- _Records for processing_:
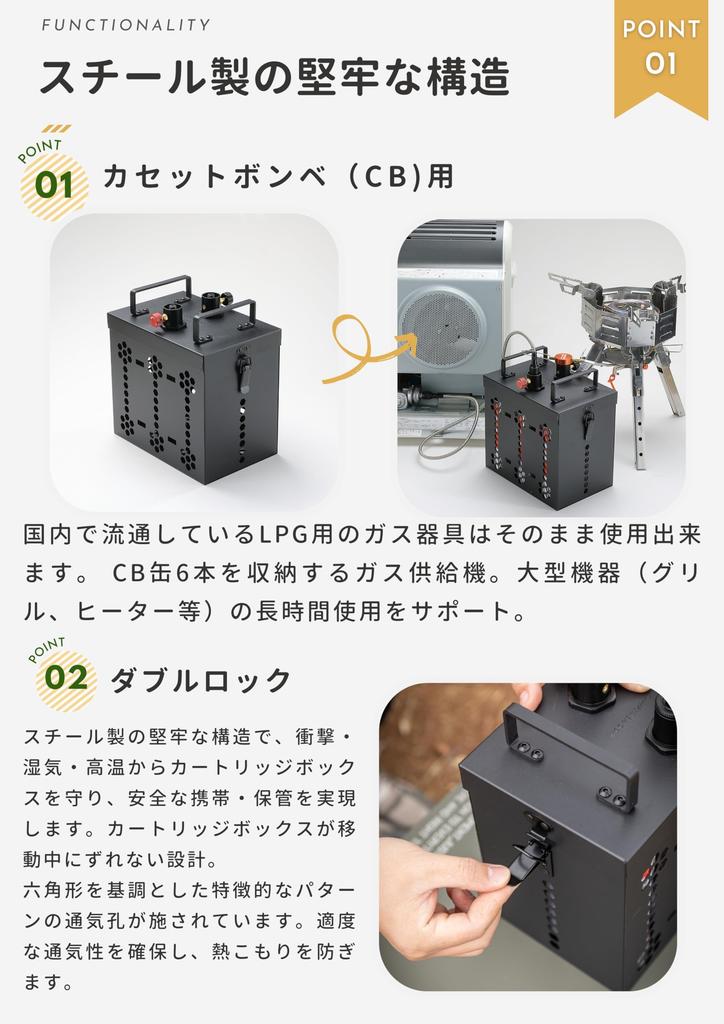 FUNCTIONALITY

POINT 01

スチール製の堅牢な構造

POINT 01 カセットボンベ（CB)用

国内で流通しているLPG用のガス器具はそのまま使用出来ます。 CB缶6本を収納するガス供給機。大型機器（グリル、ヒーター等）の長時間使用をサポート。

POINT 02 ダブルロック

スチール製の堅牢な構造で、衝撃・湿気・高温からカートリッジボックスを守り、安全な携帯・保管を実現します。カートリッジボックスが移動中にずれない設計。
六角形を基調とした特徴的なパターンの通気孔が施されています。適度な通気性を確保し、熱こもりを防ぎます。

- _Work instructions_: An exact repetition of all the records above is required, excluding the pictures.

- _Exercise solution_:
 FUNCTIONALITY

POINT 01

スチール製の堅牢な構造

POINT 01 カセットボンベ（CB)用

国内で流通しているLPG用のガス器具はそのまま使用出来ます。 CB缶6本を収納するガス供給機。大型機器（グリル、ヒーター等）の長時間使用をサポート。

POINT 02 ダブルロック

スチール製の堅牢な構造で、衝撃・湿気・高温からカートリッジボックスを守り、安全な携帯・保管を実現します。カートリッジボックスが移動中にずれない設計。
六角形を基調とした特徴的なパターンの通気孔が施されています。適度な通気性を確保し、熱こもりを防ぎます。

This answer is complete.